What you have to do. Collect every line in the data below that contains the word "given".
— BEGIN Data supplied —
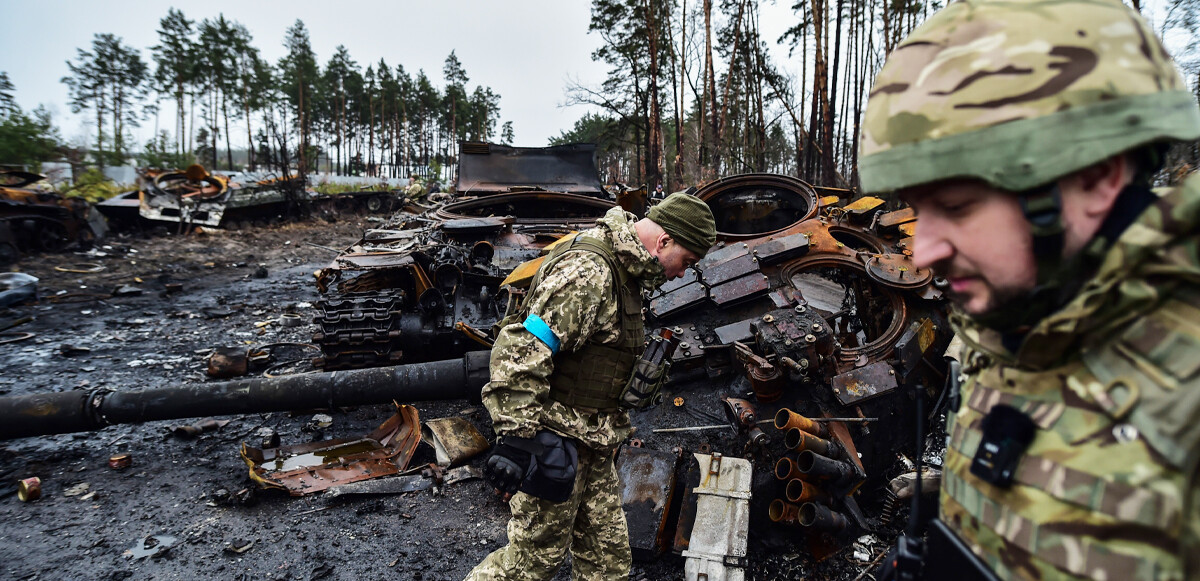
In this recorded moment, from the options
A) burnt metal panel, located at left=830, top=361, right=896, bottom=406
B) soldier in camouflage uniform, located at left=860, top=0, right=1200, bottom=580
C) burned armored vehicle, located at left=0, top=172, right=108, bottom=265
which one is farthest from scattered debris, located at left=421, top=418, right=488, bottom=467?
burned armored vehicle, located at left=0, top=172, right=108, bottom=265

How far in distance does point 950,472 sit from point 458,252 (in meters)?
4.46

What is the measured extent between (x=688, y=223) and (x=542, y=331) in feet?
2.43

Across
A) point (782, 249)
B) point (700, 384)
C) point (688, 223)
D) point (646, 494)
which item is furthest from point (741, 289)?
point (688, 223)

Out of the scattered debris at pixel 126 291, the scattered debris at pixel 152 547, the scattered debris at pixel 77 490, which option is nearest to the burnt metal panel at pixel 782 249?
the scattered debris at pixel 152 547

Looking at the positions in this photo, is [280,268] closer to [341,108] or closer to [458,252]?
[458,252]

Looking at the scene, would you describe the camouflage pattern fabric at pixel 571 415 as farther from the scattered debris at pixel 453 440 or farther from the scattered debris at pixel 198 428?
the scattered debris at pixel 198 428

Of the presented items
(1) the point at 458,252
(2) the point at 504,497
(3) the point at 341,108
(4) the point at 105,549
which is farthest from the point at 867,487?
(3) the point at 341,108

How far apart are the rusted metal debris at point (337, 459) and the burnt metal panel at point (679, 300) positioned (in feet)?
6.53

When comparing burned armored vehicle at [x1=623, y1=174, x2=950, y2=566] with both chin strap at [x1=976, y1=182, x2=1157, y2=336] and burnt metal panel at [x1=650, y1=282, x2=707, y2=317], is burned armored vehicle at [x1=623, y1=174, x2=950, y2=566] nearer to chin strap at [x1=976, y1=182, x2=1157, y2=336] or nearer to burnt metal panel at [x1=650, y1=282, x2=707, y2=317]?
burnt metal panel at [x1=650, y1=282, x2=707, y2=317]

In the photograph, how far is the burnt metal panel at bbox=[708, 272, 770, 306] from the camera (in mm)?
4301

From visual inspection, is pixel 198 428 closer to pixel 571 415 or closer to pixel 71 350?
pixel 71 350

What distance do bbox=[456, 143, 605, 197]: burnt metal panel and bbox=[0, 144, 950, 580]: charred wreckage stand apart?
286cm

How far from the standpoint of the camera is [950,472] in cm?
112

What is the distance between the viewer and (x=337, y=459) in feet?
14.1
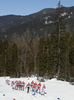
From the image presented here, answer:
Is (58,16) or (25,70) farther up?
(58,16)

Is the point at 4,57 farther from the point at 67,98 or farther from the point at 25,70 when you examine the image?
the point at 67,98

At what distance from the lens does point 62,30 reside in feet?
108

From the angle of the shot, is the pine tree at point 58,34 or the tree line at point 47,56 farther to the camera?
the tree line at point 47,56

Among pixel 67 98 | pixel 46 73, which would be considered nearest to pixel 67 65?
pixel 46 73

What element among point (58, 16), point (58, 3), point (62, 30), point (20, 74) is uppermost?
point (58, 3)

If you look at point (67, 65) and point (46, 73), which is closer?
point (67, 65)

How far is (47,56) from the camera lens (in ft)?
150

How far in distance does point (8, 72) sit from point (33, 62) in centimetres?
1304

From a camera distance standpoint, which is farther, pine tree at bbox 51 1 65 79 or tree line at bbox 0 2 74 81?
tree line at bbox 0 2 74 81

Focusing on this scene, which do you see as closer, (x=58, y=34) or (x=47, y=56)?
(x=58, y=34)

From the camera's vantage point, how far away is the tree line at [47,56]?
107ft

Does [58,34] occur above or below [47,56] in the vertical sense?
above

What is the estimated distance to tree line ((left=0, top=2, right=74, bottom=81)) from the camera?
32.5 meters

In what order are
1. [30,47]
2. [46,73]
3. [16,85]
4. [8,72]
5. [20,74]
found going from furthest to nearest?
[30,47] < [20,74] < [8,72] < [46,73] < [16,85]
— END Data supplied —
— BEGIN Data supplied —
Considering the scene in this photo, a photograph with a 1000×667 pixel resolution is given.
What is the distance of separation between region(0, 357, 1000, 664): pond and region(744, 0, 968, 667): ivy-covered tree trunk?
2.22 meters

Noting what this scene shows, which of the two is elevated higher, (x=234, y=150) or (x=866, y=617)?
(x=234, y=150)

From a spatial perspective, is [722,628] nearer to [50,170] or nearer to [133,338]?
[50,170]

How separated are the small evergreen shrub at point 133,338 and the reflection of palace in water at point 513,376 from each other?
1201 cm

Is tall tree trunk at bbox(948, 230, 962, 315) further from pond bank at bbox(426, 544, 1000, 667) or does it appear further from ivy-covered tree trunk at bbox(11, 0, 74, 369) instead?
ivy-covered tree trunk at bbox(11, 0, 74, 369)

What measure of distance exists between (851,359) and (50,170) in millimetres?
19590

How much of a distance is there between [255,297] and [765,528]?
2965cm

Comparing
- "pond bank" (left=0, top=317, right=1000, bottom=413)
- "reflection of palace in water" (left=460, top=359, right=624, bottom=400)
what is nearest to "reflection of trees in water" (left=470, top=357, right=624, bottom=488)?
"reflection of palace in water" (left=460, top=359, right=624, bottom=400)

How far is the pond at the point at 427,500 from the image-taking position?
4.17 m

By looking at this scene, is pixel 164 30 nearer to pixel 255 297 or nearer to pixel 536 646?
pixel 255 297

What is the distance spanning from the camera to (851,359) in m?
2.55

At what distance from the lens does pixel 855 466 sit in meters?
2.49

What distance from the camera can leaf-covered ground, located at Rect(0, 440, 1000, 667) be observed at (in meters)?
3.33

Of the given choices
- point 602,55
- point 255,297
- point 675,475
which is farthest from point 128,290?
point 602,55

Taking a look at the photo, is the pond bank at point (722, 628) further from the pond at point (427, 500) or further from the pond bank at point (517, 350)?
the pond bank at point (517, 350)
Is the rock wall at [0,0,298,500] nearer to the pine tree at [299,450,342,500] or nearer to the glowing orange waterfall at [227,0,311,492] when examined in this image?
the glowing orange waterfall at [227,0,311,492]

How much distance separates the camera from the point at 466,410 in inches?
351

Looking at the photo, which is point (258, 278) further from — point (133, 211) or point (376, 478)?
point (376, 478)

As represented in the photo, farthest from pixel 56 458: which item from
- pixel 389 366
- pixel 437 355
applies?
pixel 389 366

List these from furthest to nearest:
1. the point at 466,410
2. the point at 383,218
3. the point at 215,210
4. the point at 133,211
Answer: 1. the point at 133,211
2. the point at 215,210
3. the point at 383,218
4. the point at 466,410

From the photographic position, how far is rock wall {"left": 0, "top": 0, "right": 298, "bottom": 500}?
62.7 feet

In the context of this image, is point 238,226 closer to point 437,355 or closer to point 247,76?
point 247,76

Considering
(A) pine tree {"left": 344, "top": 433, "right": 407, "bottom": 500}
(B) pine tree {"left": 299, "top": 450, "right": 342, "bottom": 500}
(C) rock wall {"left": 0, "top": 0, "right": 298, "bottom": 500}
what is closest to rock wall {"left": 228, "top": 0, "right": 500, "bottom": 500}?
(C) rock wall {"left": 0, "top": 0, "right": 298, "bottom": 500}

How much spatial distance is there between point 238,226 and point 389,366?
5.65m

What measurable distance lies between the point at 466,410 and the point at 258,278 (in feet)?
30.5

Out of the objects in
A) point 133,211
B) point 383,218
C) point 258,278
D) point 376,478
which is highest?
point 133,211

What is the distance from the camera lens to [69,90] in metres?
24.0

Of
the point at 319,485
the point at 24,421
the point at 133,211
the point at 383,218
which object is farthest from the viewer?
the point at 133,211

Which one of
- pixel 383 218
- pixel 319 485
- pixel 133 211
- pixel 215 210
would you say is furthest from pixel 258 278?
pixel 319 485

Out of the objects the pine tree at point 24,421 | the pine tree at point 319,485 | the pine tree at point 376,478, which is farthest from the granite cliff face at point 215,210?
— END Data supplied —
Solution for this exercise.
Considering the scene in this photo, a photograph with a 1000×667 pixel resolution is given.
Of the given choices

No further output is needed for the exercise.